Chose qui avance dans la bonne direction est l'affirmation de nos intérêts économiques dans l'océan globalisé et plus particulièrement dans nos espaces maritimes. Ce qui supposerait que, à côté des stratégies militaire, de sûreté des espaces maritimes, existe une stratégie économique interministérielle de l'Archipel France. C'est la conséquence naturelle puisqu'il est bien affirmé que les enjeux maritimes supposent une coordination des politiques de l'État car la mer exige une politique globale et cohérente.

Notons aussi que ce document comprend aussi bien une stratégie juridique qu'une déclinaison de notre cyberstratégie déclinée à la sûreté des espaces maritimes. La marétique est bien prise en compte (voir à ce sujet : "Cybersécurité maritime 2014", interview de Si Vis Pacem au Marin).

Les moyens ?

Rien ! Pas une seule énonciation des moyens mis en œuvre. Certains supposent que la question est renvoyée à un document complémentaire. Il serait temps de pouvoir approcher le différentiel entre la volonté politique affichée depuis avril 2014 et les moyens accolés à celles-ci. 

La fonction garde-côtes et le dispositif institutionnel actuel de l'Action de l'État en Mer est préservé.
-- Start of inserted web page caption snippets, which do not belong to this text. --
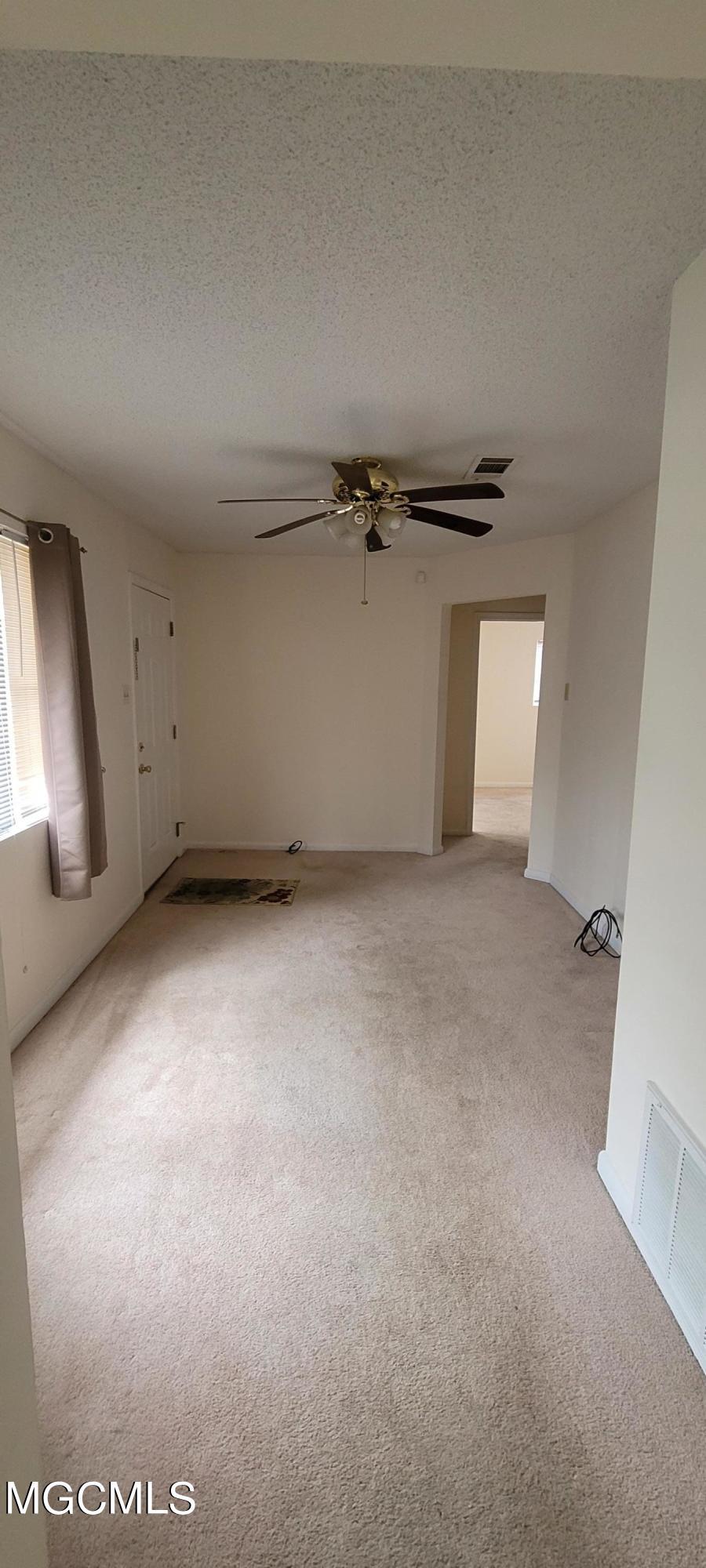 1612 Hastings Road Gautier, MS 39553 - Photo 5 of 8 20210217_103631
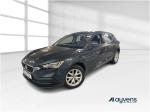 seat-leon-2024-gasolina-999cc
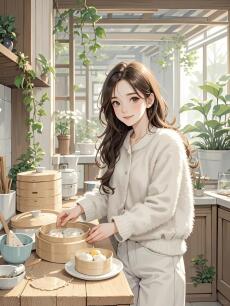 Kết Hôn Mười Năm, Chồng Nhất Quyết Muốn Chia Đôi Chi Tiêu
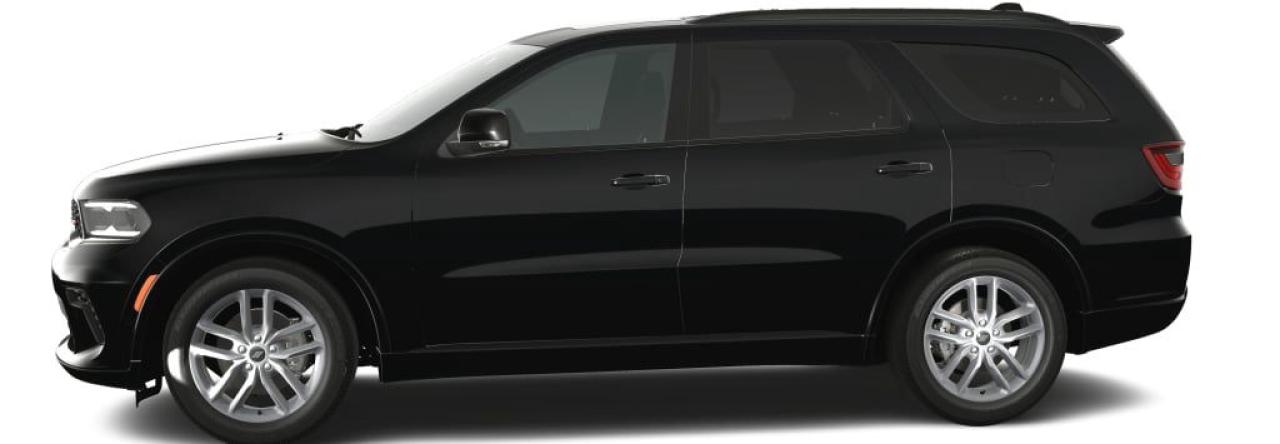 12559046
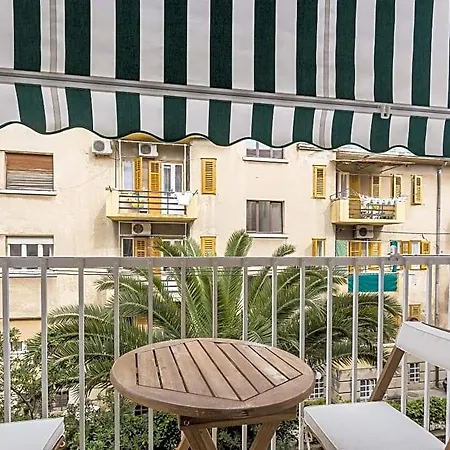 Klarina Hotel 4*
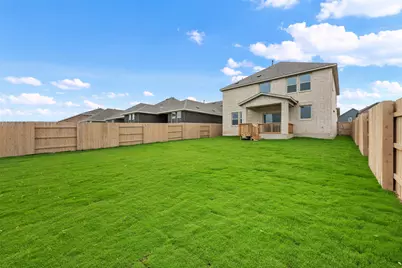 104 Kirra Court, Georgetown, TX 78626 - Photo 39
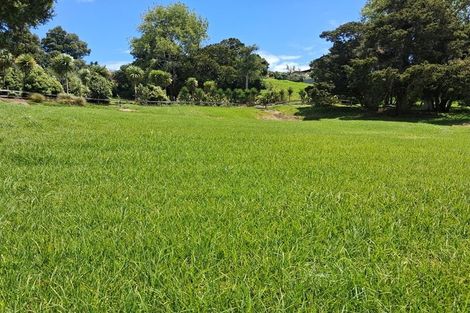 Photo of property in 39 Gorge Road, Queenstown, 9300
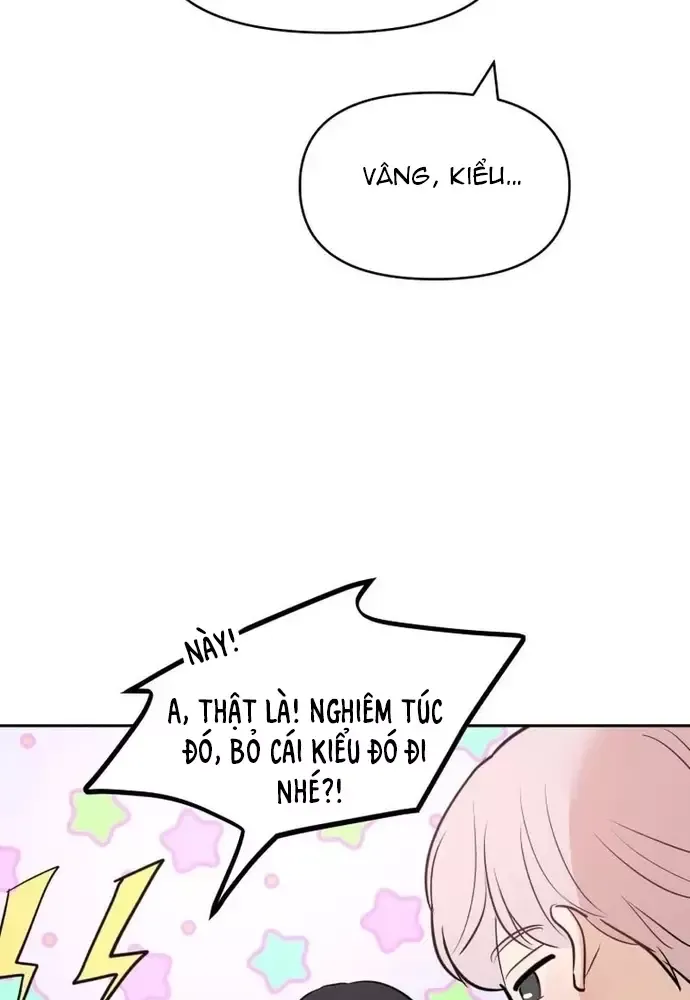 Chiến Dịch Thần Cupid Chapter 15 - 88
Nous nous attentions, au contraire, à une réorganisation radicale. Il était attendu dans toutes les administrations de l'AEM que la Marine nationale récupère la gestion des moyens aéromaritimes. Le dispositif des Douanes avait été sévèrement critiqué par la Cour des comptes. Le remplacement des bateaux de l'AEM voit, à l'exemple de celui de l'IPEV, la Marine bénéficier de la rationalisation des moyens. 

Ce supposerait, dans pareille organisation où la Marine fournit les moyens côtiers et hauturiers, c'est-à-dire les bateaux, que les autres administrations réinventent leur présence à la mer depuis la Marine et les côtes de l'Archipel France. Et encore, cela cache la nécessaire coordination avec d'autres administrations qui ne sont pas actuellement comprises dans l'AEM alors qu'elles opèrent dans la bande littorale, donc qui sont concernées par le continiuum mer-terre-mer.

En conclusion, c'est un très beau document qui en exige au moins un autre sur la stratégie économique maritime de la France, mais surtout une précision des moyens alloués à notre sûreté maritime.

Stratégie nationale de sûreté  des espaces maritimes, Adoptée en comité interministériel de la mer du 22 octobre 2015, 52 pages.